A further topic which has been a subject of debate is the term used to refer to Gudam's weapon, šarur. This name is otherwise only attested in association with Ningirsu and closely connected Ninurta, and other deities linked to them, such as Zababa, with the Tale of Gudam being a potential exception from this rule. Laura Feldt argues that it can be considered a conscious reference, with the Tale of Gudam possibly being a satirical reflection of myths focused on Ninurta, such as Lugal-e, Angim or Epic of Anzû. However, she rules out the possibility that it was a reflection of a hypothetical myth involving a battle between Inanna and Ninurta.

The fact that Gudam is left alive presumably reflects his repentance, in contrast with the antagonist of another myth focused on Inanna, Shukaletuda. Bendt Alster assumed that the reference to Gudam's mother buying a donkey and a sack for him is an indication that his ultimate fate is meant to be humiliating, as it constitutes a reversal of the well attested motif of a mother praising a victorious protagonist, and that his status will be reduced from that of a “proud hero” to a traveling peddler. However, according to Alhena Gadotti the passage should instead be taken as an indication that Gudam is now as helpless as a child and as such will have to depend on his mother. Seth Richardson argues that Gudam's fate reflects his "uncouth" characters and indicates he was unfit to live in a city, and views it as an example of a passage reflecting the perception of countryside as unsafe compared to urban areas.
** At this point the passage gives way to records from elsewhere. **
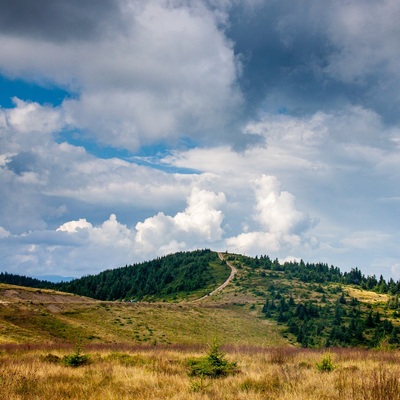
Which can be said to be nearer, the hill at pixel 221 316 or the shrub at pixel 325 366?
the shrub at pixel 325 366

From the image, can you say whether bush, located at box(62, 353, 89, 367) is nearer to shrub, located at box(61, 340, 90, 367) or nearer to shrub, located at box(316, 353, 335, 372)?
shrub, located at box(61, 340, 90, 367)

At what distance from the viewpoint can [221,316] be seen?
8350 centimetres

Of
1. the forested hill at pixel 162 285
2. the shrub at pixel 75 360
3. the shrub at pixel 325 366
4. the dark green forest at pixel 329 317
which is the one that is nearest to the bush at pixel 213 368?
the shrub at pixel 325 366

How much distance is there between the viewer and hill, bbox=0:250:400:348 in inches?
1965

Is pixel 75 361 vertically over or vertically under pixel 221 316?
over

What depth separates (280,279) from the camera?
509 ft

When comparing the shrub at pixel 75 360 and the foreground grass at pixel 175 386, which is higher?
the foreground grass at pixel 175 386

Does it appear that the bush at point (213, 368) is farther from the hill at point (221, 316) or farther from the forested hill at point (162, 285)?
the forested hill at point (162, 285)

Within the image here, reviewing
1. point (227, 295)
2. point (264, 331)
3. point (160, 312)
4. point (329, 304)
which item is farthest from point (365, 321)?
point (160, 312)

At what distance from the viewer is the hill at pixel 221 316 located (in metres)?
49.9

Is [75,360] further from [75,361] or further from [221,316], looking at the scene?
[221,316]

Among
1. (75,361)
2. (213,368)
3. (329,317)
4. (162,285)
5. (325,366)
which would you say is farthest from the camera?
(162,285)

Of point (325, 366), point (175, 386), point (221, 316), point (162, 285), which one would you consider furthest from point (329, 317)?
point (162, 285)

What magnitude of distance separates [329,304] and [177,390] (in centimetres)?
11503
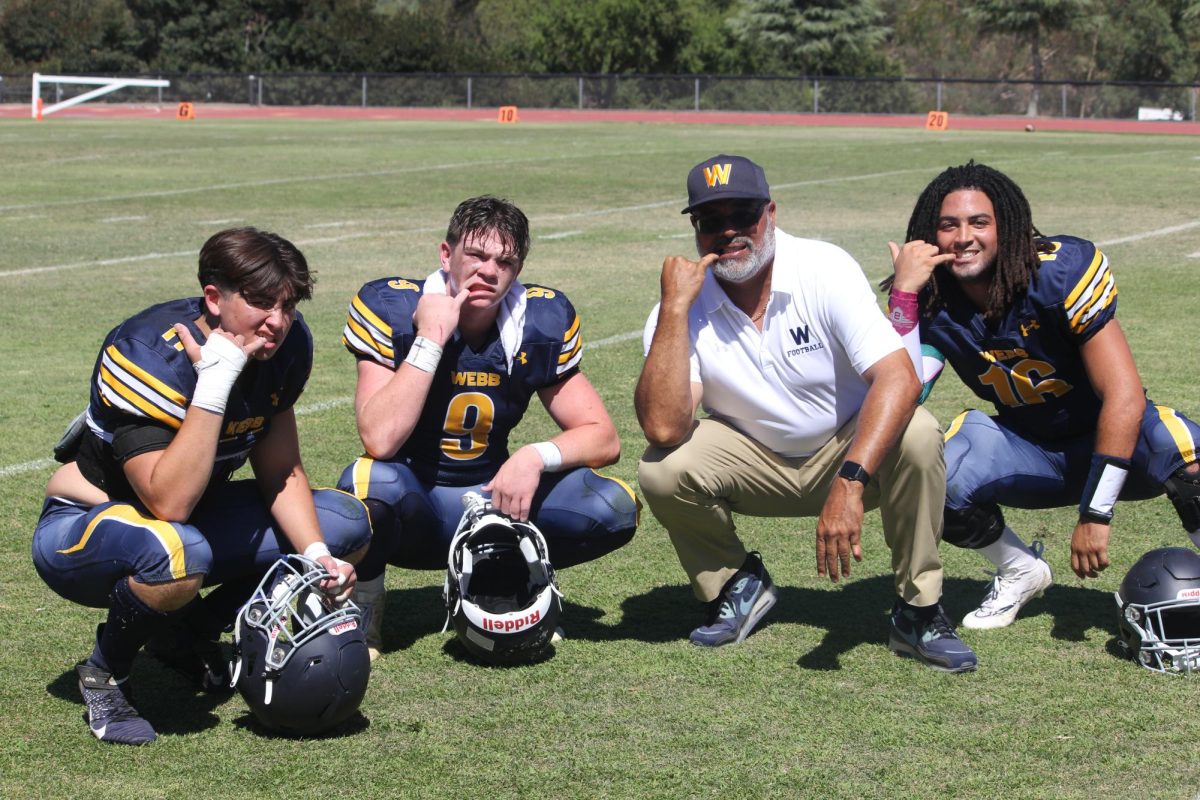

===Possible connections with other myths===
A connection between the Tale of Gudam and myths about the hero Gilgamesh has been proposed, though this hero is absent from it. In an Old Babylonian catalog of literary texts, the Tale of Gudam is listed alongside compositions focused on Gilgamesh. Narrative similarities between it and the poem Gilgamesh and the Bull of Heaven in particular have been pointed out. Some authors go as far as describing them as two variants of the same narrative, though according to Alhena Gadotti despite a plausible intertextual connection between the two texts it is implausible that the Tale of Gudam was simply an alternative or older version of the Gilgamesh myth, and some of its elements parallel other works of Mesopotamian literature instead. The similarities include the role of the possibly bull-like Gudam and the Bull of Heaven. It has also been noted that Lugalgabal plays a similar role in both texts, as his involvement precedes the intervention of a hero against a bull-like being; he is not mentioned in any other sources, and his name is not attested as an ordinary given name outside of literary texts.

Similarities between the pleas of Gudam and Humbaba in the myth Gilgamesh and Humbaba have also been noted. However, the latter was unsuccessful, as while Gilgamesh was willing to spare him, Enkidu urged him to kill him instead.

It has also been suggested that Gudam might have in part been the model for the portrayal of Enkidu in Akkadian sources. It is agreed that a change occurred between the composition of the individual Sumerian poems and the Epic of Gilgamesh, as Enkidu, initially portrayed as a human and servant of Gilgamesh, came to be described as a supernatural wild man, which according to Andrew R. George likely reflects the incorporation of elements from another, presently unidentified source. Alhena Gadotti compares the scene in which the citizens of Uruk surround Gudam with the description of Enkidu's arrival in Uruk in the Standard Babylonian version of the Epic of Gilgamesh. However, she notes that due to the demands of the plot of the latter work Enkidu is portrayed as a benevolent figure, in contrast with Gudam.

A further mythical being compared to Gudam is a bovine monster from the Lament for Uruk. This being, referred to as e-ne (possibly a personal name), is compared to an ox, and destroyed the city on behalf of the gods in the distant past, before its destruction by war and deluge which is the main topic of the lament.